Did I miss anything?  Anything unclear?  Let me know in the comments!


The best bread in the world (according to my dad)

Rosemary Dutch oven bread with Parmesan and Romano cheeses

When I shared this with my father, another dyed-in-the-wool foodie, he told me that this is the best bread he has ever tasted.  He said "You know, I used to go to Brothers restaurant in Solvang. They had a baker come in every morning and prepare bread for that night's dinner. I loved that bread.
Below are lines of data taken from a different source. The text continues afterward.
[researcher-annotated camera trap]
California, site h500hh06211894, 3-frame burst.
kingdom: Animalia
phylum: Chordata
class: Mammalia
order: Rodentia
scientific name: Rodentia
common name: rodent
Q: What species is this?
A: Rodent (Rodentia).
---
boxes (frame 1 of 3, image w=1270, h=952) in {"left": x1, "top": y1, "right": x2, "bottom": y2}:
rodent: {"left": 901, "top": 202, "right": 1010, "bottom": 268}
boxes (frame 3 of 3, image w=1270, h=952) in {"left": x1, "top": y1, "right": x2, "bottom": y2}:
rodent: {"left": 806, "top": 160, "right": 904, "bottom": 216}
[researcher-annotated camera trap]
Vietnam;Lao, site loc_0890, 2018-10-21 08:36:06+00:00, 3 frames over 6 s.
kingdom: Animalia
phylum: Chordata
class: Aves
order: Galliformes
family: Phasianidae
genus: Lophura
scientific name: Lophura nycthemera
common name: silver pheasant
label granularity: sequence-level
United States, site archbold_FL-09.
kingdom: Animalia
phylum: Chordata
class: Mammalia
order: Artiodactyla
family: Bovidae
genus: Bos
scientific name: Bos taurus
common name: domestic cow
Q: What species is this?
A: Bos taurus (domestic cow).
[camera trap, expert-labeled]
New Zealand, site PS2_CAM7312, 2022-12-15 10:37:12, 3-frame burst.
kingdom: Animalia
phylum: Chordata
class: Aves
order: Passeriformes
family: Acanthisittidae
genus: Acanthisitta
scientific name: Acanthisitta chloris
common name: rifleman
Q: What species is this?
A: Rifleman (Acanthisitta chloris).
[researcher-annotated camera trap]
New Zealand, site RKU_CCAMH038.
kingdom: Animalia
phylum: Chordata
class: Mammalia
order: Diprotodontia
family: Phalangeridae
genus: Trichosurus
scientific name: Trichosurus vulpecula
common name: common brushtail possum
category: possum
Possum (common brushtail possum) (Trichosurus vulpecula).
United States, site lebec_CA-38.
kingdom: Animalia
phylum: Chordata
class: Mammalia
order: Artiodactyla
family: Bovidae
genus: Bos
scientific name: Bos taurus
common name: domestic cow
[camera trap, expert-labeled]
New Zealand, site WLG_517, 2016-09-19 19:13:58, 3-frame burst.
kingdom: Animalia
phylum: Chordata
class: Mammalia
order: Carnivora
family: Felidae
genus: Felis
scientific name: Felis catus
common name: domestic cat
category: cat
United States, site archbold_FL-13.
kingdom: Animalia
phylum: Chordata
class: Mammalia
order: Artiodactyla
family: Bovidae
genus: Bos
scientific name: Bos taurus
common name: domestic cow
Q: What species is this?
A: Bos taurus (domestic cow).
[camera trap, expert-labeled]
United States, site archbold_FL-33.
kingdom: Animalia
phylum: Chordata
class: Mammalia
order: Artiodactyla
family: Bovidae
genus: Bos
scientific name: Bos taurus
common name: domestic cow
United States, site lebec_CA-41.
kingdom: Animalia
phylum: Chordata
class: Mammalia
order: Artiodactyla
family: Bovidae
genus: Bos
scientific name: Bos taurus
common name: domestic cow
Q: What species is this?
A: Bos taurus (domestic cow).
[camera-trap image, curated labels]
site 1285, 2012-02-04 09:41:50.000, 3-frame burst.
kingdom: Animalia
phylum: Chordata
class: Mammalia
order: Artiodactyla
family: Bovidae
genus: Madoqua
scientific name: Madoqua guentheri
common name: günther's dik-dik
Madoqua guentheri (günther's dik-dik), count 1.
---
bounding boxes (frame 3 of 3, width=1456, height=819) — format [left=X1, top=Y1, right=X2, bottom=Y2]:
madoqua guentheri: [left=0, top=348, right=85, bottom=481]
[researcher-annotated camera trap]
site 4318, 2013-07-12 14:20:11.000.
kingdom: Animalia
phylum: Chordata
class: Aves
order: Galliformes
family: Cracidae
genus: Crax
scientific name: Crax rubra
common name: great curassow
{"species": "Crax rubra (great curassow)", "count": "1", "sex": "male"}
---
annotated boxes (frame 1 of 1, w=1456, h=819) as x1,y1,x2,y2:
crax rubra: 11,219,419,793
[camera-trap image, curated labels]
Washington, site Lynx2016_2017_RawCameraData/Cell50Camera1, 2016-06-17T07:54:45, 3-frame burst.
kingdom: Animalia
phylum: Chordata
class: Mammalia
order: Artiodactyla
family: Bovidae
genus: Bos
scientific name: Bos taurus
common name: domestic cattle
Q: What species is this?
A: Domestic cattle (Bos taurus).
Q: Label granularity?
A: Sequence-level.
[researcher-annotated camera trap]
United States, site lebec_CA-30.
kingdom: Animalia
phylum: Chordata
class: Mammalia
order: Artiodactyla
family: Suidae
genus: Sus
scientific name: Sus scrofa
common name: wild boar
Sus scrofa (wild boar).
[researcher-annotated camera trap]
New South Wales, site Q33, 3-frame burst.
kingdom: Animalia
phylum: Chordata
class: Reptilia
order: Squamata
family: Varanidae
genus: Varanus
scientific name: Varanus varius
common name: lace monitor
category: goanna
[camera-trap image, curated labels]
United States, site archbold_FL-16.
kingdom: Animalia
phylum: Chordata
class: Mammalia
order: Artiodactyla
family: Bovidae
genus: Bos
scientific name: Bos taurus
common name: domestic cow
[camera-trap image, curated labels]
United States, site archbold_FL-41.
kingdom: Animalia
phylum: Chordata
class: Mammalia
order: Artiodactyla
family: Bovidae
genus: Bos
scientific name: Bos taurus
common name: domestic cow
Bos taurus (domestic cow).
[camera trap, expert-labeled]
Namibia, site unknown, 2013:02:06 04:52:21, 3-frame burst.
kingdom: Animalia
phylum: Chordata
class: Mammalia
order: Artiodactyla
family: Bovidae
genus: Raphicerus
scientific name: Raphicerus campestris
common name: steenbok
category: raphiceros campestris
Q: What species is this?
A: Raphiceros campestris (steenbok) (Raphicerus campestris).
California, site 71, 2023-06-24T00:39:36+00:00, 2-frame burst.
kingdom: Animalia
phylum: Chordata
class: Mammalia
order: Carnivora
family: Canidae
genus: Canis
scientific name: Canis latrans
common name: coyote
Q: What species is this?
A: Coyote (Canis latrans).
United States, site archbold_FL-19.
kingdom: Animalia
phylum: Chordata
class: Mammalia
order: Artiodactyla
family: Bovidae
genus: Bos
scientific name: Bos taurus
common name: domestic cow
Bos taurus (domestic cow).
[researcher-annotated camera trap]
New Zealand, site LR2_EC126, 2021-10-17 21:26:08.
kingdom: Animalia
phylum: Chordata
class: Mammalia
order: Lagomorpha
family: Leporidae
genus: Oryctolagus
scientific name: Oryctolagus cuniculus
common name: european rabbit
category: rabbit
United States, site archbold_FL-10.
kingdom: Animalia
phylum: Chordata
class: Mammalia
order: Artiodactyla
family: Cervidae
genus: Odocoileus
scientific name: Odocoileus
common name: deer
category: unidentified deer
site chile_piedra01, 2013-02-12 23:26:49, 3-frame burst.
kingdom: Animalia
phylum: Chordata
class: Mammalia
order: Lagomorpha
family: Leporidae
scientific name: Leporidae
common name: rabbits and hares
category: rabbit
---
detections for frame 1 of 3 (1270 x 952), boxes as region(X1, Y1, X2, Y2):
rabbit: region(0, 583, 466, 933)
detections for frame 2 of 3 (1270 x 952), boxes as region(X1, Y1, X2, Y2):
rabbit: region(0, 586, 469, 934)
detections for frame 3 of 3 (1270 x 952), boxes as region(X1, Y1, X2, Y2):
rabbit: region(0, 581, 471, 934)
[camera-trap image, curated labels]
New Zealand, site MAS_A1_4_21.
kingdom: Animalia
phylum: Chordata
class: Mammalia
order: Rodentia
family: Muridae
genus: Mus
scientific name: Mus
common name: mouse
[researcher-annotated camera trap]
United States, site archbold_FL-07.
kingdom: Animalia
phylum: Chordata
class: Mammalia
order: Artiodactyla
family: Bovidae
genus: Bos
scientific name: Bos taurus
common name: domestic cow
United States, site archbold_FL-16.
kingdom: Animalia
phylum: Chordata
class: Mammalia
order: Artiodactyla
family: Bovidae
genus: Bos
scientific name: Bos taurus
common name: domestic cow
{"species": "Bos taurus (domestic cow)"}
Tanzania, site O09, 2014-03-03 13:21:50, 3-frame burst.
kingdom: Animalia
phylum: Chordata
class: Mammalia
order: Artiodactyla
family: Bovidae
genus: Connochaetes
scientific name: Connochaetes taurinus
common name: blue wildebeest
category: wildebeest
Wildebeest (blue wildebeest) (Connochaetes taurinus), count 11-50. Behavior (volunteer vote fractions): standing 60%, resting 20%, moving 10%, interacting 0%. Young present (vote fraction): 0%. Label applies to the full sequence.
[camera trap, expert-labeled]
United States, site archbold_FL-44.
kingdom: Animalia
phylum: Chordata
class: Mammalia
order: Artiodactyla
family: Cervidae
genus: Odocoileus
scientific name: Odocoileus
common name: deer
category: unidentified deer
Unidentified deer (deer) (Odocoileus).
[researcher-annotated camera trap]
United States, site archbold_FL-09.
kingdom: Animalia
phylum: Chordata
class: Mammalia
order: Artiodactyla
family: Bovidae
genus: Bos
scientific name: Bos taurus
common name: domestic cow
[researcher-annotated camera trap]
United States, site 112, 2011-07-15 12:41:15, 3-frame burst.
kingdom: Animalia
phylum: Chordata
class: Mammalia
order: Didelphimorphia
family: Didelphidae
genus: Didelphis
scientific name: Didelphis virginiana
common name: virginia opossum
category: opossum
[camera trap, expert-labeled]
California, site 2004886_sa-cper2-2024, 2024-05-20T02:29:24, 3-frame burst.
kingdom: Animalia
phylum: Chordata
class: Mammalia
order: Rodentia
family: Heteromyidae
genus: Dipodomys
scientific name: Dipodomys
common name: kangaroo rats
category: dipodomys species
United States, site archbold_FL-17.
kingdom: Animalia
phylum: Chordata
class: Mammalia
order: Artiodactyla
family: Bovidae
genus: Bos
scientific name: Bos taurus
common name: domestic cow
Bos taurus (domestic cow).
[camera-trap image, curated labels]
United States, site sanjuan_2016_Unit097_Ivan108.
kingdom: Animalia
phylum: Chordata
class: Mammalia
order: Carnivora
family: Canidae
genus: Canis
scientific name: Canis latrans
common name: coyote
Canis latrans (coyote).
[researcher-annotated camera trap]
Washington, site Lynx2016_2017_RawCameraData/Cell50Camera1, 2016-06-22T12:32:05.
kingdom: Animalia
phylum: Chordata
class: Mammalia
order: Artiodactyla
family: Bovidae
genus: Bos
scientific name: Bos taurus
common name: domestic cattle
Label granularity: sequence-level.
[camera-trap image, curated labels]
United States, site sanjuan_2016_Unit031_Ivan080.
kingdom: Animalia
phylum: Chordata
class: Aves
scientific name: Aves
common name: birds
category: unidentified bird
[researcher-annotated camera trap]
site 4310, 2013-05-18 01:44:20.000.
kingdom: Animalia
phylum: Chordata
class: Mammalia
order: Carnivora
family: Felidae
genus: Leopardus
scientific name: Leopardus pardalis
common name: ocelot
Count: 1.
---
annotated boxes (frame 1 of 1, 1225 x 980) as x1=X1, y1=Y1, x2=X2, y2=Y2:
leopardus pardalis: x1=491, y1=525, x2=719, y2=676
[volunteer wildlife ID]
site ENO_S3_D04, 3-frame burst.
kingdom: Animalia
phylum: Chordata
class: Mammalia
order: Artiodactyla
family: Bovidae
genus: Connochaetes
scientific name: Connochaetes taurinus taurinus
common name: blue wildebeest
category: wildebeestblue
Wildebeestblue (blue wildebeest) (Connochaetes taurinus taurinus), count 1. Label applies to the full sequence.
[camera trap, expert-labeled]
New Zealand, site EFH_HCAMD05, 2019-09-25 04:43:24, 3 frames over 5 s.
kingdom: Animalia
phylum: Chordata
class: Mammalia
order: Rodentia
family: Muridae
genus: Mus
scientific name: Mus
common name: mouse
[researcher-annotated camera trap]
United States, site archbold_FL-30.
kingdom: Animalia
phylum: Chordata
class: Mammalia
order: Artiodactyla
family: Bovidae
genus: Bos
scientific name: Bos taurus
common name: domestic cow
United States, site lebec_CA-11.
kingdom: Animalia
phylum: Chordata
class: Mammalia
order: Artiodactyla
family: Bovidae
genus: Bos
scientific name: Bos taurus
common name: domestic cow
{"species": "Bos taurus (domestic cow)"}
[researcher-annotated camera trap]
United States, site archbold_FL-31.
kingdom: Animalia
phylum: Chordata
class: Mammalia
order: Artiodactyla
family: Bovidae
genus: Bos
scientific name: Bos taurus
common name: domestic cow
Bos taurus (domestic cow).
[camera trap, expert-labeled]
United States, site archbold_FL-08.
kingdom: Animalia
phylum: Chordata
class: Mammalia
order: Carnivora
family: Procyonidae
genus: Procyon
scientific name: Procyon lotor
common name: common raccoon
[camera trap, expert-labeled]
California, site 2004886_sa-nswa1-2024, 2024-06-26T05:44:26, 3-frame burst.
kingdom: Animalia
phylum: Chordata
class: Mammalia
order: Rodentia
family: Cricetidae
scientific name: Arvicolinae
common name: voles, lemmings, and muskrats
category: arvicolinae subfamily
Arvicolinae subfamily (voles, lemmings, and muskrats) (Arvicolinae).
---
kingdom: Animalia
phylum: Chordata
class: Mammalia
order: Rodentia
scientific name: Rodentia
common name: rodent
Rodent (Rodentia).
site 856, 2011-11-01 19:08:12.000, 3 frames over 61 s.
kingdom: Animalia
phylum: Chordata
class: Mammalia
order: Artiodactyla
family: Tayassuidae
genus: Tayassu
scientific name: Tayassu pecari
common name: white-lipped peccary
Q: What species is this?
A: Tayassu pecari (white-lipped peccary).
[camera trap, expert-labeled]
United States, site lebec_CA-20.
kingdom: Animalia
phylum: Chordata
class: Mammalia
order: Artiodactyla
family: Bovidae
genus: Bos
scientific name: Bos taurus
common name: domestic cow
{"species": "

And this is the best I've ever had."


It's a simple tweak on a traditional Dutch oven bread recipe, with the addition of rosemary and cheese along the way.  All it takes is patience (letting it rise undisturbed for 18 hours); a piece of equipment you may already have in your kitchen (a Lodge cast-iron Dutch oven with a skillet lid); and one little trick (cooking the bread in an inverted Dutch oven).

The basic recipe for crusty Dutch oven bread is as follows.

Ingredients: [1]

  • 405g bread flour [2]
  • 1 tsp active dry yeast
  • 1½ tsp salt
  • 1½ cup (355ml) warm filtered water

Whisk together dry ingredients in a bowl.  Stir in warm water until well-combined.  Cover bowl with a lid, or tightly with plastic wrap, and set on the counter for 18 hours to rise on its own.

Preheat oven to 450°F with the Dutch oven inside, with the lid separate from the base.  After your oven has reached 450°, it will take another 30 minutes or so for the Dutch oven to reach 450°.

During this preheating time, remove the sticky dough from the bowl with floured hands and placed on a heavily-floured surface.  Stretch the top into a smooth surface and tuck the edges underneath to form a round loaf.  Let it sit on the surface until the Dutch oven is fully heated.

Carefully remove both pieces of the Dutch oven from your oven and place on the stovetop.  Set the dough ball on the skillet side (the interior of the lid) of the Dutch oven, and carefully place the Dutch oven itself, upside-down, on top as a dome.  (Yes, you are cooking in the interior of an upside-down Dutch oven.)

Carefully replace the Dutch oven into your preheated oven.  I cannot stress the "carefully" bit enough.  For best results, wear silicone cooking gloves in which you are holding cloth potholders.  A heavy piece of 450° cast iron can cause serious injuries.

After 30 minutes, remove the dome, leaving the bread on the skillet surface.  Bake for another 10 minutes to brown and shake onto a cooling rack.

To turn it into rosemary bread with Parmesan and Romano, reduce the salt in the recipe to ½ tsp.  Take 1½ sprigs of fresh rosemary.  Rinse and pat dry.  Remove the leaves and snip the leaves into thirds with a pair of kitchen scissors, discarding the stems.  Add to the dry ingredients, along with unpacked, coarsely-grated Parmesan and Romano cheeses (about ⅓ cup total).  Add the warm water as you would in the basic recipe, and proceed as above.

And voila!  You've just made "the best bread in the world".  According to my dad.

[1] Yes, it's a little weird that I'm switching between imperial/metric and weight/volumetric units like this, but it's how I measure it.  Feel free to convert it.  405g of bread flour is about three cups.

[2] Using bread flour is important.  All-purpose flour does not have the necessary gluten percentage to form the delightful big air pockets.